I have a class with a private static HashSet defined in it that holds objects, when I pass a new object to the class all the elements of the HashSet change to the last inserted objects. I thought a static declared Hashset is only created once so any objects added to it from a instance of the class would stay there

package dao;

import java.util.HashSet;
import java.util.Iterator;
import java.util.Set;

import domain.Category;

public class CategoryDAO {

	private static Set<Category> categories = new HashSet<Category>();
	
	// setter for products
	public void store(Category category){
	
	
		categories.add(category);
//System.out.println(categories.toString() +"in array after add");	
	
	}
	//testing the static hash set
	public void displayHashSet(){
	Object o = categories;

		if(o instanceof Category) {
			Category category = (Category) o;
			System.out.println(category.getName()+"  "+category.getDescription());
		}
	}
	// getter for products
	public Set<Category> getAll(){
	
		return categories;
	}
	
	
}

A static method implies a class level method (as opposed to the instance methods) while a static variable implies a class variable.
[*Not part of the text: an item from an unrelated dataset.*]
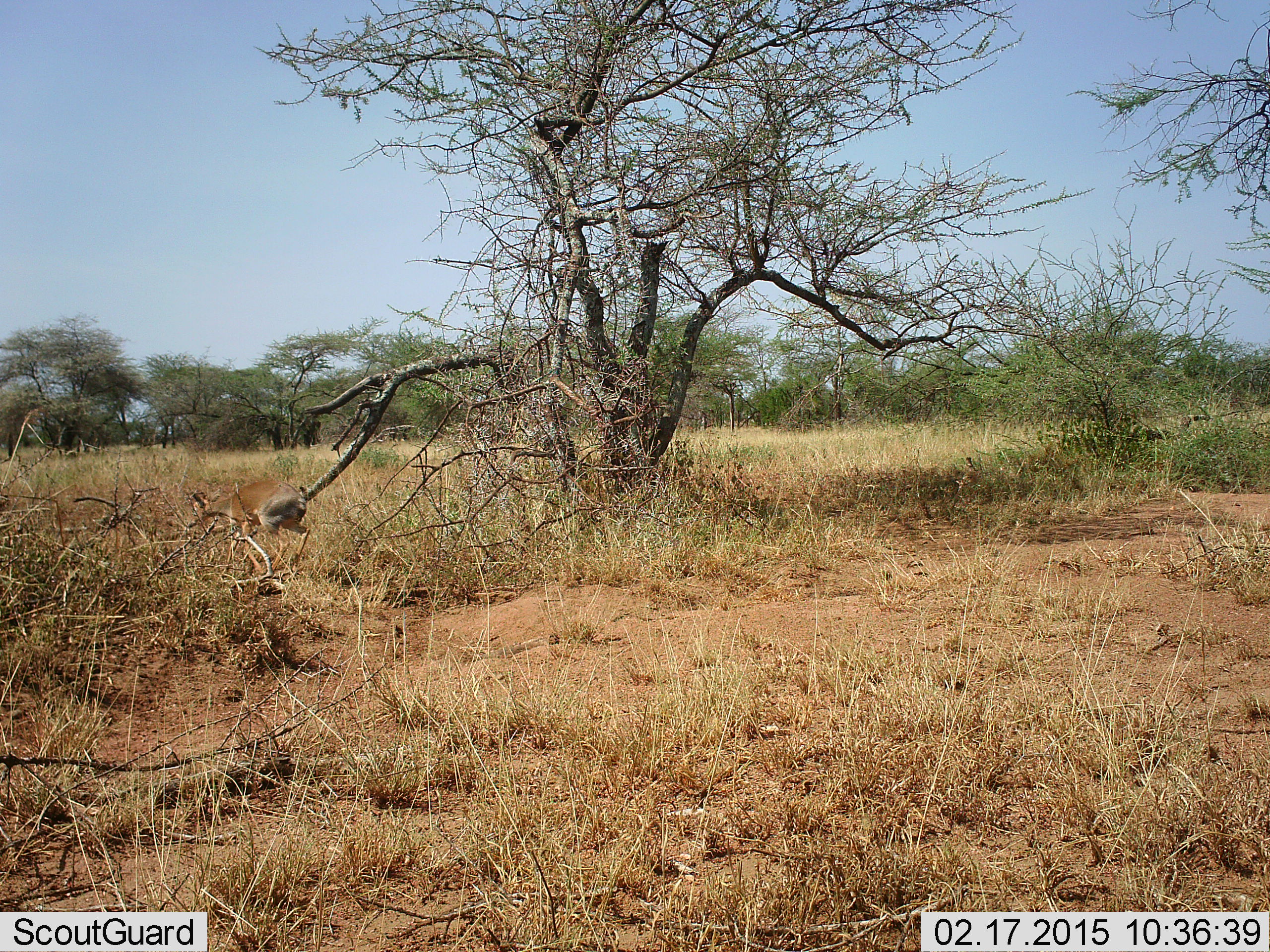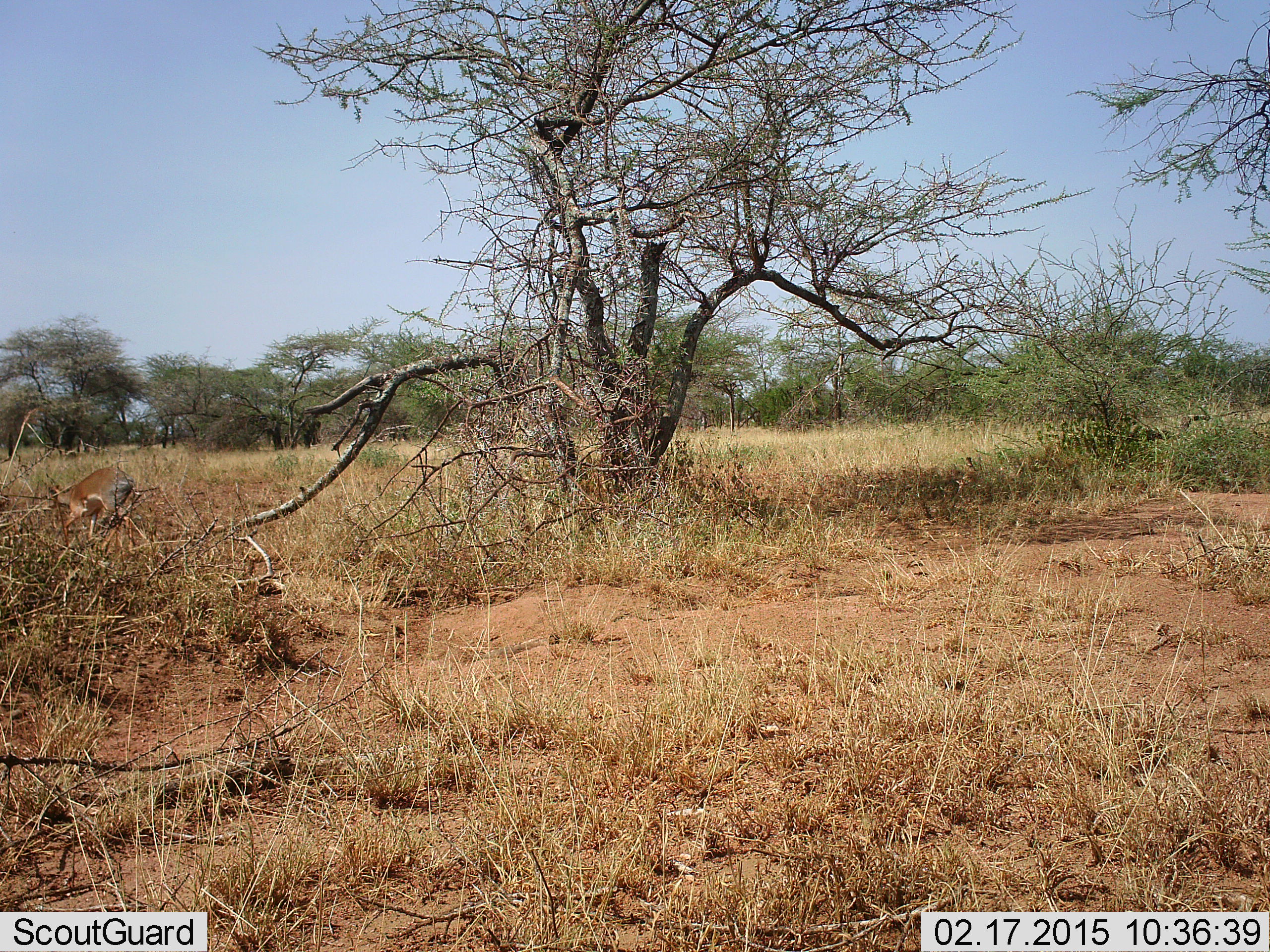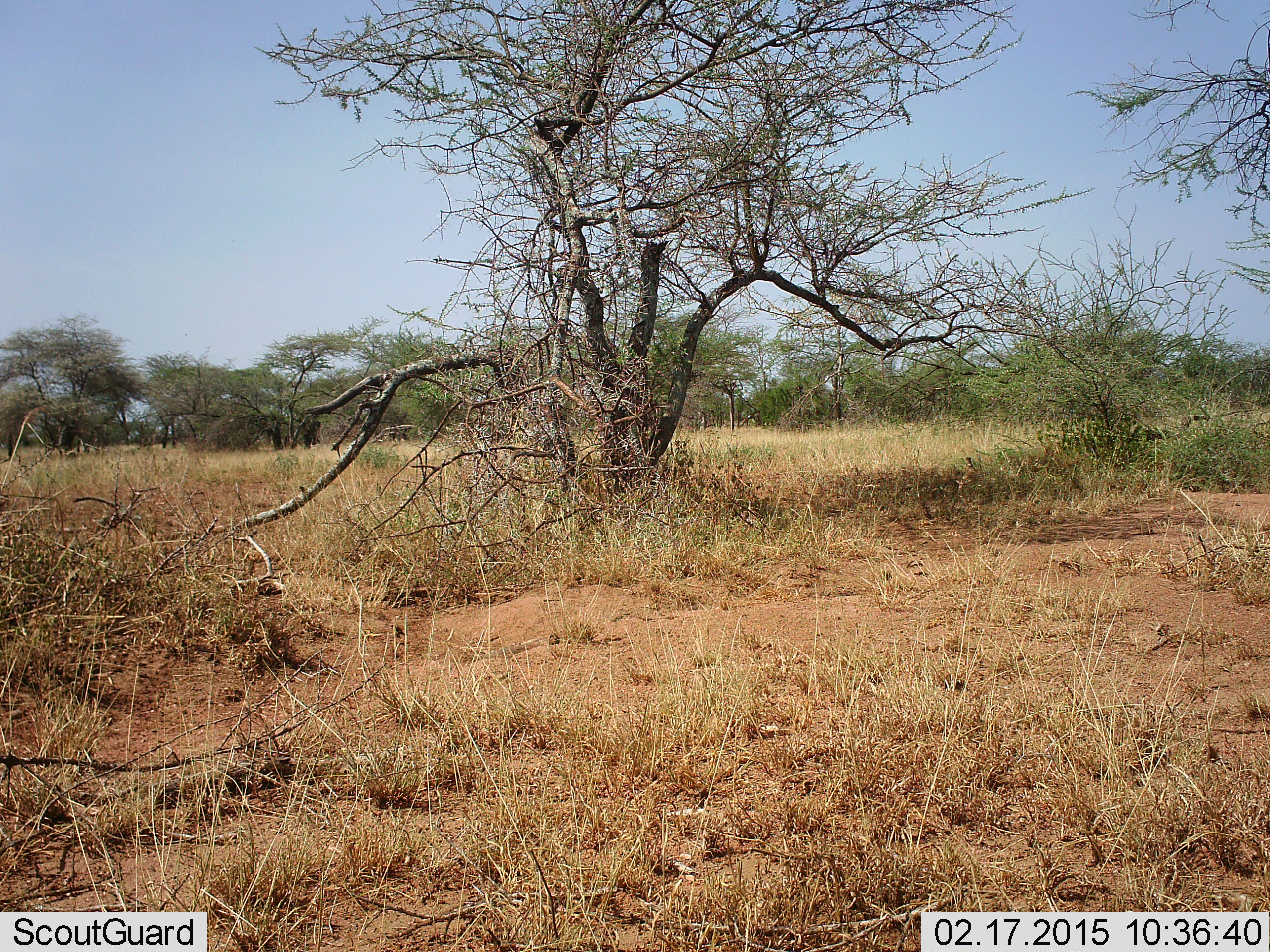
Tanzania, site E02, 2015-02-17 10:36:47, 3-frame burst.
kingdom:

All instances of that class would share the same copy of the variable. If you want your 'HashSet' to be 'free from changes', make it final.

Also keep in mind that the Hashset doesn't allow duplicates, if thats what you are looking for...

of course always remember that final only refers to the reference to an object, not the content of that object.
So if you make if final you can't assign a new HashSet to it but you can still change what's stored in it.